Directions for this task:
Which lines in the entries below contain the word "appears"? List each of them in full.
Begin Stored records
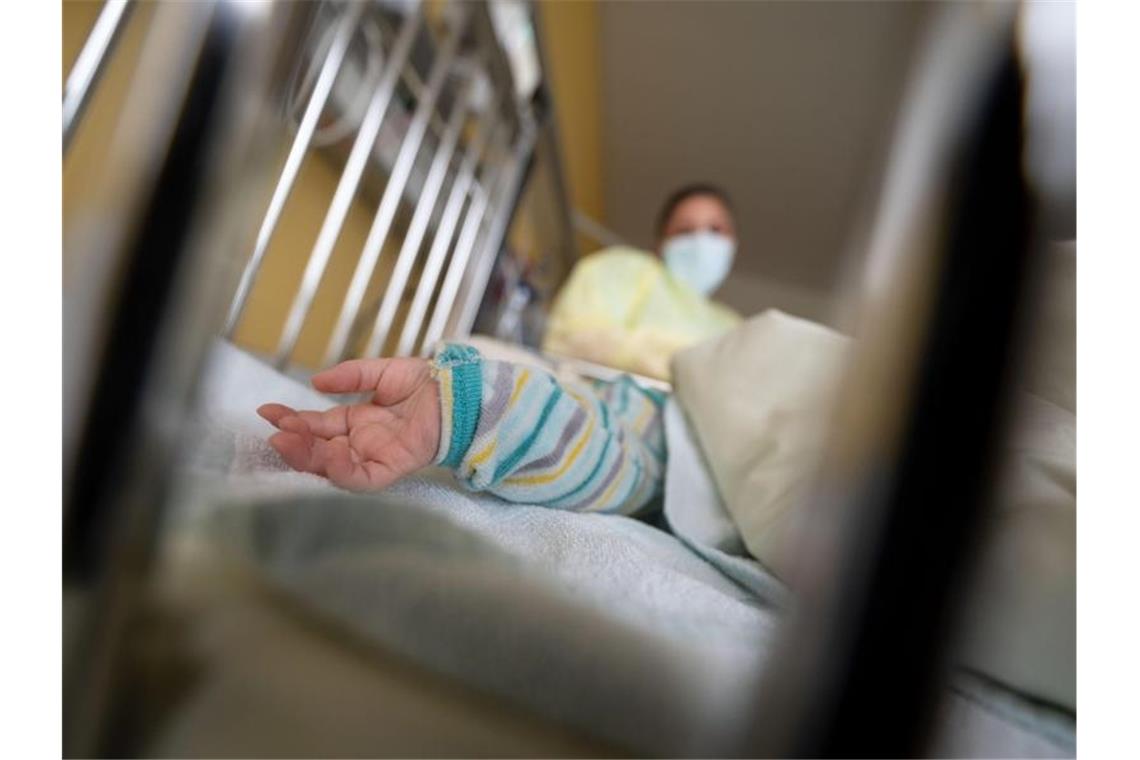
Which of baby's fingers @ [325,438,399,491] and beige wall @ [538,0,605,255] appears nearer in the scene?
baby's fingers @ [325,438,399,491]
End Stored records
Begin Stored records
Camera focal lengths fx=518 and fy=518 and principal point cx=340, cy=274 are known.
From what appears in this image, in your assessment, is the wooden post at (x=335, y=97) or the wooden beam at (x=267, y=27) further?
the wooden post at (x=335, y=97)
End Stored records
Response to the exercise:
Which of baby's fingers @ [325,438,399,491] and beige wall @ [538,0,605,255] appears nearer in the scene?
From what appears in this image, in your assessment, is the wooden post at (x=335, y=97) or the wooden beam at (x=267, y=27) further?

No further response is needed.